Design of data structures and algorithms to support specialization and free-threading is much harder than to support one or the other.
This is a problem for single-threaded performance, but free threading makes the problem worse and complicates the solution.
As a program goes faster, it will produce garbage faster. We need to either speedup the cycle collector, or produce less garbage. Ideally both.
Partial evaluation, an optimization that builds on specialization and doesn’t like parallel mutation, can reduce the amount of garbage produced.
We hope that with improved GC and partial evaluation cycle GC can scale with single-threaded performance improvements we expect for 3.13.
Free-threading produces more garbage. 10 threads running in parallel will produce 10 times as much garbage.
Without radical changes to the cycle GC, this will kill performance.
Spending 10% of the execution time in the cycle GC is fairly typical for single-threaded Python programs.
With 9 threads running, and a single threaded cycle GC, 50% of execution time would be spent in GC, with the threads idling half the time.
This is a solvable problem, but it is a hard one.
Free threading will need an ABI break.
It will also need API changes, although it is not clear what yet.
Probably, all C structs will need to be opaque, as parallel modification of those structs
is a hazard that it is unreasonable to expect third-party developers to handle.
Returning borrowed references is already unsafe. It becomes extra unsafe with free threading,
so all C API functions that return borrowed references will need to be replaced.
If there is the will to have fast, free threading, we can do it.
Long term financial backing and the right people will be needed.
I believe we already have the right people, we just need the backing.

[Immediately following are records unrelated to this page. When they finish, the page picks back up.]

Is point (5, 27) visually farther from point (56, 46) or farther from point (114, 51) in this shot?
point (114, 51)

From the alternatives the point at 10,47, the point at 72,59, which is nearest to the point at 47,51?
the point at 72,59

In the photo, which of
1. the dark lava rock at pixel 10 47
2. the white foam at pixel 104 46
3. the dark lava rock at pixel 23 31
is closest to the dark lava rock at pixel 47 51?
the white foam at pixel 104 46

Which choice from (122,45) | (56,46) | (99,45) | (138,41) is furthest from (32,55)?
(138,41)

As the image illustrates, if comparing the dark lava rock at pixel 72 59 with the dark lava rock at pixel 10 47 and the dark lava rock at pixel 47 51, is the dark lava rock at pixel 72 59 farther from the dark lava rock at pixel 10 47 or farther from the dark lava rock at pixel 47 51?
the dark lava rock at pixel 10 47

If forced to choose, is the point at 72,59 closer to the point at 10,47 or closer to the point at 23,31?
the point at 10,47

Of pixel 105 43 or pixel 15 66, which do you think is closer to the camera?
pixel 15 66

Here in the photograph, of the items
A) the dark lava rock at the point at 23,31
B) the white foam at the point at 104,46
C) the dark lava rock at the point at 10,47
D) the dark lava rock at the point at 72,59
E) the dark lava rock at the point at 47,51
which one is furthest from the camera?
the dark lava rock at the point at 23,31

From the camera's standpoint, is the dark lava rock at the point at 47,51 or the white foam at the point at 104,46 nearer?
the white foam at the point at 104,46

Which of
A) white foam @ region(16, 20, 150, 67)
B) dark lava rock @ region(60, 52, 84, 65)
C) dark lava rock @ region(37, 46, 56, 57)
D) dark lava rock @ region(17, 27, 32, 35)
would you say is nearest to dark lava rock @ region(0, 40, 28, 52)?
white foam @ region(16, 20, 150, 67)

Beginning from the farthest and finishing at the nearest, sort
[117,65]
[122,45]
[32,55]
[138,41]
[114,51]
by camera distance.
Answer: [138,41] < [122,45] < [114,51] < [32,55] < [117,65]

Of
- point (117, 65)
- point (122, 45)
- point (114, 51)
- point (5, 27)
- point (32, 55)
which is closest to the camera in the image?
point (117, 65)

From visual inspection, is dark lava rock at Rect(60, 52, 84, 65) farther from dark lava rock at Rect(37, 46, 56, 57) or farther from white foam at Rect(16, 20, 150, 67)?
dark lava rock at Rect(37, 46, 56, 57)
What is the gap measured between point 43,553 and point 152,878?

There are three options available to the Steering Council:
- Choose single-threading performance: We ultimately expect a 5x speedup over 3.10
- Choose free-threading: NoGIL appears to scale well, but expect worse single threaded performance.
- Choose both.
- Pros: We know how to do this. We have a plan. It will happen. Sub-interpreters allow some limited form of parallelism.
- Cons: It keeps the GIL, preventing free-threading.
- Pros: Free threading; much better performance for those who can use multiple threads effectively.
- Cons: Some unknowns. Worse performance for most people, as single threaded performance will be worse. We don’t know how much worse.
- Pros: Gives us the world class runtime that the world’s number one programming language should have.
- Cons: More unknowns and a large cost.
Personally, I would be delighted if we choose option 3 because it is clearly the best option (and because it gives me great job security )
Please don’t choose option 2 hoping that we will get option 3, because “someone will sort out the performance issue”. They won’t, unless the resources are there.
If we must choose option 1 or 2, then I think it has to be option 1.
It gives us a speedup at much lower cost in CPUs and energy,
by doing things more efficiently rather than just throwing lots of cores at the problem.